The 3D aortic volume used for the overlay is acquired either at a given cardiac and respiratory phase or during fast pacing. Consequently, the current fluoroscopic overlay techniques are usually static. In other words, the techniques do not follow the heart while the heart beats and moves through the breathing cycle. This results in apparent displacements of the static aortic volume due to cardiac motions (movement of the heart due to the cardiac cycle) and respiratory motions (respiratory-induced movement of the heart). Cardiac motion could be compensated at least partly using ECG gating, which are techniques in which image acquisition is triggered by a start pulse derived from an ECG taken from the patient during imaging.
However, breathing motion is less periodic than cardiac motion and needs to be explicitly compensated to provide for more accurate navigation. To accomplish this, a fluoroscopic overlay technique needs to generate a dynamic overlay. Motion-compensated navigation for coronary intervention was suggested in an article by Holger Timinger, Sascha Krueger, Klaus Dietmayer And Joern Borgert, entitled, “Motion Compensated Coronary Interventional Navigation by Means of Diaphram Tracking and Elastic Motion Models”, Physics in Medicine and Biology 2005, pp 491-503, Vol. 50 (No. 3). However, the proposed method is based on a magnetic tracking system for device localization using specialized catheters and, therefore, is more expensive compared to image-based localization.
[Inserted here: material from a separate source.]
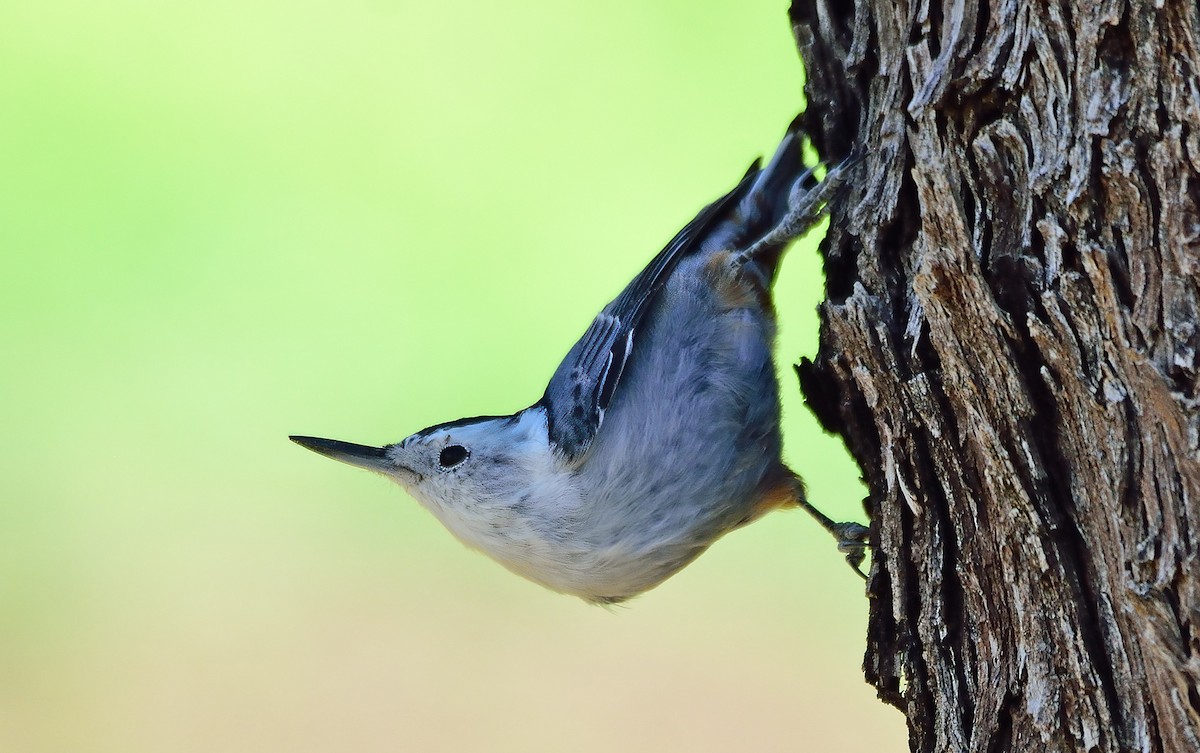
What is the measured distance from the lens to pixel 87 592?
4.91 meters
Image-based device localization for breathing motion compensation during hepatic artery catheterization and electrophysiology was shown in two recent articles (one article is by Selen Atasoya, Martin Grohera, Darko Zikica, Ben Glockera, Tobias Waggershauserb (MD), Marcus Pfisterc and Nassir Navaba, entitled, “Real-time Respiratory Motion Tracking: Roadmap Correction for Hepatic Artery Catheterizations”, Proceedings of Society of Photo-Optical Instrumentation Engineers (SPIE) Medical Imaging 2008, p. 691815, Vol. 6918, San Diego, Calif. USA and the other article is by Alexander Brost, Rui Liao, Joachim Hornegger and Norbert Strobel, entitled, “3-D Respiratory Motion Compensation during EP Procedures by Image-Based 3-D Lasso Catheter Model Generation and Tracking”, Medical Image Computing and Computer-Assisted Intervention—MICCAI 2009, Lecture Notes in Computer Science, September 2009, pp. 394-401, Vol. 5761).
There is a need for image-based localization for both cardiac and respiratory motion compensation during minimal invasive AVI procedures. There is also a need for such techniques that do not utilize specialized catheters and control systems.